Interesting article by @HerbLinCyber reflecting on SolarWinds. https://twitter.com/lawfareblog/status/1341382680752087041
Lots to agree with in this article. But have to take issue with this. Is SolarWinds bad? Sure. Is it the "worst cyberattack to date"? No.
NotPetya cost $10bn, of which FedEx $300m and Maersk $400m individually. It knocked out the radiation monitoring at Chernobyl, the Ukrainian National Bank, targeted the grid, power stations, airports, and disrupted the global supply chain on everything from cars to chocolate
WannaCry bricked 200,000 computers in 150 countries. It affected multiple hospitals in the UK, caused cancelled surgeries, bricked MRI scanners, and turned off blood storage refrigerators, as caused car production at Nissan and Renault to grind to a halt.

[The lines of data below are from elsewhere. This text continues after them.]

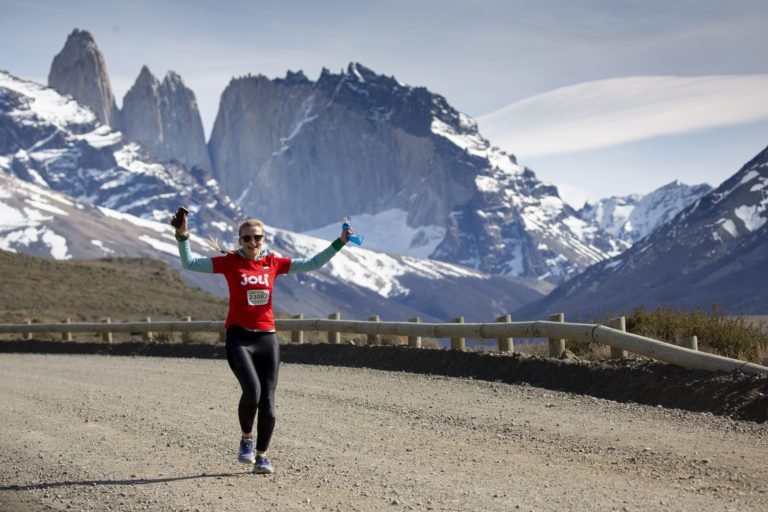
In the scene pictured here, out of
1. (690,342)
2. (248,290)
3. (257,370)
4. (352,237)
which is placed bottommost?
(257,370)

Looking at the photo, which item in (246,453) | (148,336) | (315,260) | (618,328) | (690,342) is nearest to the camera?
(246,453)

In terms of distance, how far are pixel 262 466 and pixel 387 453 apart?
1362mm

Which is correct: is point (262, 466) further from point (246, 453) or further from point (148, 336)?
point (148, 336)

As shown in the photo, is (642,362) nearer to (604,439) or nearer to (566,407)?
(566,407)

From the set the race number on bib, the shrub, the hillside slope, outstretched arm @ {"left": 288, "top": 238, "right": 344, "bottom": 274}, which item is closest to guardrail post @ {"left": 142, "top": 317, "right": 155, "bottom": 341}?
the shrub

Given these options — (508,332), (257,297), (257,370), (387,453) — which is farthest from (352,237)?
(508,332)

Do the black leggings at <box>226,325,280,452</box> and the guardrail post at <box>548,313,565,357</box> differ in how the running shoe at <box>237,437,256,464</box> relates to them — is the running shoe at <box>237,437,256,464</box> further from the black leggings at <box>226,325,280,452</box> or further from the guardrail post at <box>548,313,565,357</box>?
the guardrail post at <box>548,313,565,357</box>

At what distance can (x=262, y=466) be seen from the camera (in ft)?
30.8

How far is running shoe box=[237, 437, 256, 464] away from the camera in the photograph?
951cm

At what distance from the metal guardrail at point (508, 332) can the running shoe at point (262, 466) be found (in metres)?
5.73

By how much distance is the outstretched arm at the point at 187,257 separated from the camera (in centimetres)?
959

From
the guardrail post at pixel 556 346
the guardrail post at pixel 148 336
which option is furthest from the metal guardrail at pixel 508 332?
the guardrail post at pixel 148 336

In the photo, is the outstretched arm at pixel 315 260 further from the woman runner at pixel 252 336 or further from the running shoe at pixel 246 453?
the running shoe at pixel 246 453

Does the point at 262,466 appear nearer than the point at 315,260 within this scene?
Yes
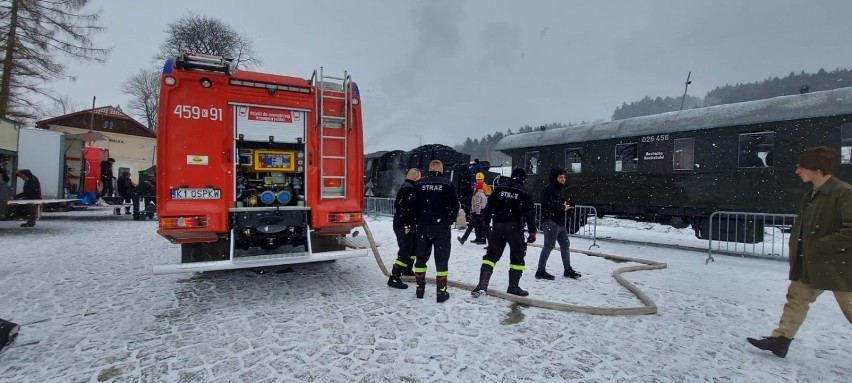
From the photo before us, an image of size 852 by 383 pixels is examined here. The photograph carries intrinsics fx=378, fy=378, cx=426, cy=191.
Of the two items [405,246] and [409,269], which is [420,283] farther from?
[409,269]

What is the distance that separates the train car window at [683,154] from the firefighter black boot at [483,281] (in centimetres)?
735

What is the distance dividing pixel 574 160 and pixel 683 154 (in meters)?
2.83

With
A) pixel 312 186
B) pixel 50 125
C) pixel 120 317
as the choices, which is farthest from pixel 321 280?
pixel 50 125

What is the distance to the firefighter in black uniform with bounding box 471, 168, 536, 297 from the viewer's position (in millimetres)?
4684

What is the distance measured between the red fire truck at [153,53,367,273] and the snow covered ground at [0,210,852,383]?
605 mm

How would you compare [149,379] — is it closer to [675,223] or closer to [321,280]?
[321,280]

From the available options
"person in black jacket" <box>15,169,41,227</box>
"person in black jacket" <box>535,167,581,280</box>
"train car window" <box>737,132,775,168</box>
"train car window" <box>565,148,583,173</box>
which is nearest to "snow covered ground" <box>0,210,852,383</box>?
"person in black jacket" <box>535,167,581,280</box>

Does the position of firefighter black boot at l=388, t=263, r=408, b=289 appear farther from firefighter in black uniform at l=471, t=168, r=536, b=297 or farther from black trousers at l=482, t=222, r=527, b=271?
black trousers at l=482, t=222, r=527, b=271

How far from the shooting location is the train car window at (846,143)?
24.0ft

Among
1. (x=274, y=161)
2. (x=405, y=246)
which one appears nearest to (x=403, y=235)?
(x=405, y=246)

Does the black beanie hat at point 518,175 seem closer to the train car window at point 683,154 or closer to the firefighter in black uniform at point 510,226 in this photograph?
the firefighter in black uniform at point 510,226

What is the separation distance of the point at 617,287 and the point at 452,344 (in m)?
3.17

It's not even the most significant espionage of the decade. The OPM hack caused recall of undercover overseas CIA operatives; and a separate espionage op against CIA caused a catastrophic loss of CIA operations in China
Or, hell, Snowden publishing a ton of NSA's internal docs; or Wikileaks dumping State Dept cables that led to a US Ambassador being PNGed and led to SecState going on a global apology tour
So, yes, by all means, SolarWinds hack is very consequential. But let's not lose perspective.